— Problem to solve —
An exact copy of every record below is needed, with all pictures removed.

— Provided material —

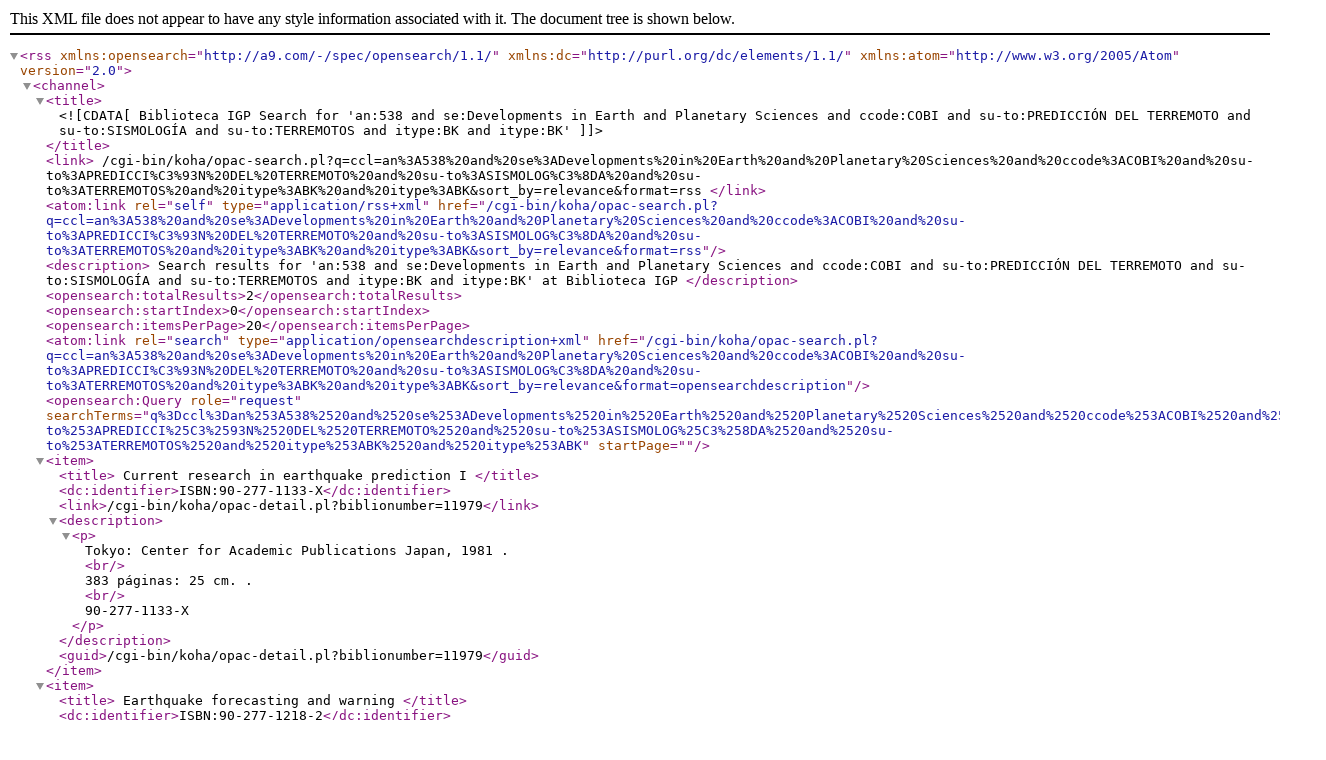

--- FILE ---
content_type: text/xml; charset=UTF-8
request_url: https://biblioteca.igp.gob.pe/cgi-bin/koha/opac-search.pl?q=ccl=an%3A538%20and%20se%3ADevelopments%20in%20Earth%20and%20Planetary%20Sciences%20and%20ccode%3ACOBI%20and%20su-to%3APREDICCI%C3%93N%20DEL%20TERREMOTO%20and%20su-to%3ASISMOLOG%C3%8DA%20and%20su-to%3ATERREMOTOS%20and%20itype%3ABK%20and%20itype%3ABK&format=rss
body_size: 1016
content:
<?xml version="1.0" encoding="utf-8" ?> <rss version="2.0" xmlns:opensearch="http://a9.com/-/spec/opensearch/1.1/" xmlns:dc="http://purl.org/dc/elements/1.1/" xmlns:atom="http://www.w3.org/2005/Atom"> <channel> <title> <![CDATA[Biblioteca IGP Search for 'an:538 and se:Developments in Earth and Planetary Sciences and ccode:COBI and su-to:PREDICCIÓN DEL TERREMOTO and su-to:SISMOLOGÍA and su-to:TERREMOTOS and itype:BK and itype:BK']]> </title> <link> /cgi-bin/koha/opac-search.pl?q=ccl=an%3A538%20and%20se%3ADevelopments%20in%20Earth%20and%20Planetary%20Sciences%20and%20ccode%3ACOBI%20and%20su-to%3APREDICCI%C3%93N%20DEL%20TERREMOTO%20and%20su-to%3ASISMOLOG%C3%8DA%20and%20su-to%3ATERREMOTOS%20and%20itype%3ABK%20and%20itype%3ABK&#38;sort_by=relevance&#38;format=rss </link> <atom:link rel="self" type="application/rss+xml" href="/cgi-bin/koha/opac-search.pl?q=ccl=an%3A538%20and%20se%3ADevelopments%20in%20Earth%20and%20Planetary%20Sciences%20and%20ccode%3ACOBI%20and%20su-to%3APREDICCI%C3%93N%20DEL%20TERREMOTO%20and%20su-to%3ASISMOLOG%C3%8DA%20and%20su-to%3ATERREMOTOS%20and%20itype%3ABK%20and%20itype%3ABK&#38;sort_by=relevance&#38;format=rss"/> <description> Search results for 'an:538 and se:Developments in Earth and Planetary Sciences and ccode:COBI and su-to:PREDICCIÓN DEL TERREMOTO and su-to:SISMOLOGÍA and su-to:TERREMOTOS and itype:BK and itype:BK' at Biblioteca IGP </description> <opensearch:totalResults>2</opensearch:totalResults> <opensearch:startIndex>0</opensearch:startIndex> <opensearch:itemsPerPage>20</opensearch:itemsPerPage> <atom:link rel="search" type="application/opensearchdescription+xml" href="/cgi-bin/koha/opac-search.pl?q=ccl=an%3A538%20and%20se%3ADevelopments%20in%20Earth%20and%20Planetary%20Sciences%20and%20ccode%3ACOBI%20and%20su-to%3APREDICCI%C3%93N%20DEL%20TERREMOTO%20and%20su-to%3ASISMOLOG%C3%8DA%20and%20su-to%3ATERREMOTOS%20and%20itype%3ABK%20and%20itype%3ABK&#38;sort_by=relevance&#38;format=opensearchdescription"/> <opensearch:Query role="request" searchTerms="q%3Dccl%3Dan%253A538%2520and%2520se%253ADevelopments%2520in%2520Earth%2520and%2520Planetary%2520Sciences%2520and%2520ccode%253ACOBI%2520and%2520su-to%253APREDICCI%25C3%2593N%2520DEL%2520TERREMOTO%2520and%2520su-to%253ASISMOLOG%25C3%258DA%2520and%2520su-to%253ATERREMOTOS%2520and%2520itype%253ABK%2520and%2520itype%253ABK" startPage="" /> <item> <title> Current research in earthquake prediction I </title> <dc:identifier>ISBN:90-277-1133-X</dc:identifier> <link>/cgi-bin/koha/opac-detail.pl?biblionumber=11979</link> <description> <p> Tokyo: Center for Academic Publications Japan, 1981 .<br /> 383 páginas: 25 cm. .<br /> 90-277-1133-X </p> </description> <guid>/cgi-bin/koha/opac-detail.pl?biblionumber=11979</guid> </item> <item> <title> Earthquake forecasting and warning </title> <dc:identifier>ISBN:90-277-1218-2</dc:identifier> <link>/cgi-bin/koha/opac-detail.pl?biblionumber=13486</link> <description> <p> By Rikitake, Tsuneji.<br /> Dordrecht: Center for Academic Publications Japan, 1982 .<br /> 402 páginas: , Incluye apéndices 20 cm.<br /> 90-277-1218-2 </p> </description> <guid>/cgi-bin/koha/opac-detail.pl?biblionumber=13486</guid> </item> </channel> </rss>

— Answer space —
--- FILE ---
content_type: text/xml; charset=UTF-8
request_url: https://biblioteca.igp.gob.pe/cgi-bin/koha/opac-search.pl?q=ccl=an%3A538%20and%20se%3ADevelopments%20in%20Earth%20and%20Planetary%20Sciences%20and%20ccode%3ACOBI%20and%20su-to%3APREDICCI%C3%93N%20DEL%20TERREMOTO%20and%20su-to%3ASISMOLOG%C3%8DA%20and%20su-to%3ATERREMOTOS%20and%20itype%3ABK%20and%20itype%3ABK&format=rss
body_size: 1016
content:
<?xml version="1.0" encoding="utf-8" ?> <rss version="2.0" xmlns:opensearch="http://a9.com/-/spec/opensearch/1.1/" xmlns:dc="http://purl.org/dc/elements/1.1/" xmlns:atom="http://www.w3.org/2005/Atom"> <channel> <title> <![CDATA[Biblioteca IGP Search for 'an:538 and se:Developments in Earth and Planetary Sciences and ccode:COBI and su-to:PREDICCIÓN DEL TERREMOTO and su-to:SISMOLOGÍA and su-to:TERREMOTOS and itype:BK and itype:BK']]> </title> <link> /cgi-bin/koha/opac-search.pl?q=ccl=an%3A538%20and%20se%3ADevelopments%20in%20Earth%20and%20Planetary%20Sciences%20and%20ccode%3ACOBI%20and%20su-to%3APREDICCI%C3%93N%20DEL%20TERREMOTO%20and%20su-to%3ASISMOLOG%C3%8DA%20and%20su-to%3ATERREMOTOS%20and%20itype%3ABK%20and%20itype%3ABK&#38;sort_by=relevance&#38;format=rss </link> <atom:link rel="self" type="application/rss+xml" href="/cgi-bin/koha/opac-search.pl?q=ccl=an%3A538%20and%20se%3ADevelopments%20in%20Earth%20and%20Planetary%20Sciences%20and%20ccode%3ACOBI%20and%20su-to%3APREDICCI%C3%93N%20DEL%20TERREMOTO%20and%20su-to%3ASISMOLOG%C3%8DA%20and%20su-to%3ATERREMOTOS%20and%20itype%3ABK%20and%20itype%3ABK&#38;sort_by=relevance&#38;format=rss"/> <description> Search results for 'an:538 and se:Developments in Earth and Planetary Sciences and ccode:COBI and su-to:PREDICCIÓN DEL TERREMOTO and su-to:SISMOLOGÍA and su-to:TERREMOTOS and itype:BK and itype:BK' at Biblioteca IGP </description> <opensearch:totalResults>2</opensearch:totalResults> <opensearch:startIndex>0</opensearch:startIndex> <opensearch:itemsPerPage>20</opensearch:itemsPerPage> <atom:link rel="search" type="application/opensearchdescription+xml" href="/cgi-bin/koha/opac-search.pl?q=ccl=an%3A538%20and%20se%3ADevelopments%20in%20Earth%20and%20Planetary%20Sciences%20and%20ccode%3ACOBI%20and%20su-to%3APREDICCI%C3%93N%20DEL%20TERREMOTO%20and%20su-to%3ASISMOLOG%C3%8DA%20and%20su-to%3ATERREMOTOS%20and%20itype%3ABK%20and%20itype%3ABK&#38;sort_by=relevance&#38;format=opensearchdescription"/> <opensearch:Query role="request" searchTerms="q%3Dccl%3Dan%253A538%2520and%2520se%253ADevelopments%2520in%2520Earth%2520and%2520Planetary%2520Sciences%2520and%2520ccode%253ACOBI%2520and%2520su-to%253APREDICCI%25C3%2593N%2520DEL%2520TERREMOTO%2520and%2520su-to%253ASISMOLOG%25C3%258DA%2520and%2520su-to%253ATERREMOTOS%2520and%2520itype%253ABK%2520and%2520itype%253ABK" startPage="" /> <item> <title> Current research in earthquake prediction I </title> <dc:identifier>ISBN:90-277-1133-X</dc:identifier> <link>/cgi-bin/koha/opac-detail.pl?biblionumber=11979</link> <description> <p> Tokyo: Center for Academic Publications Japan, 1981 .<br /> 383 páginas: 25 cm. .<br /> 90-277-1133-X </p> </description> <guid>/cgi-bin/koha/opac-detail.pl?biblionumber=11979</guid> </item> <item> <title> Earthquake forecasting and warning </title> <dc:identifier>ISBN:90-277-1218-2</dc:identifier> <link>/cgi-bin/koha/opac-detail.pl?biblionumber=13486</link> <description> <p> By Rikitake, Tsuneji.<br /> Dordrecht: Center for Academic Publications Japan, 1982 .<br /> 402 páginas: , Incluye apéndices 20 cm.<br /> 90-277-1218-2 </p> </description> <guid>/cgi-bin/koha/opac-detail.pl?biblionumber=13486</guid> </item> </channel> </rss>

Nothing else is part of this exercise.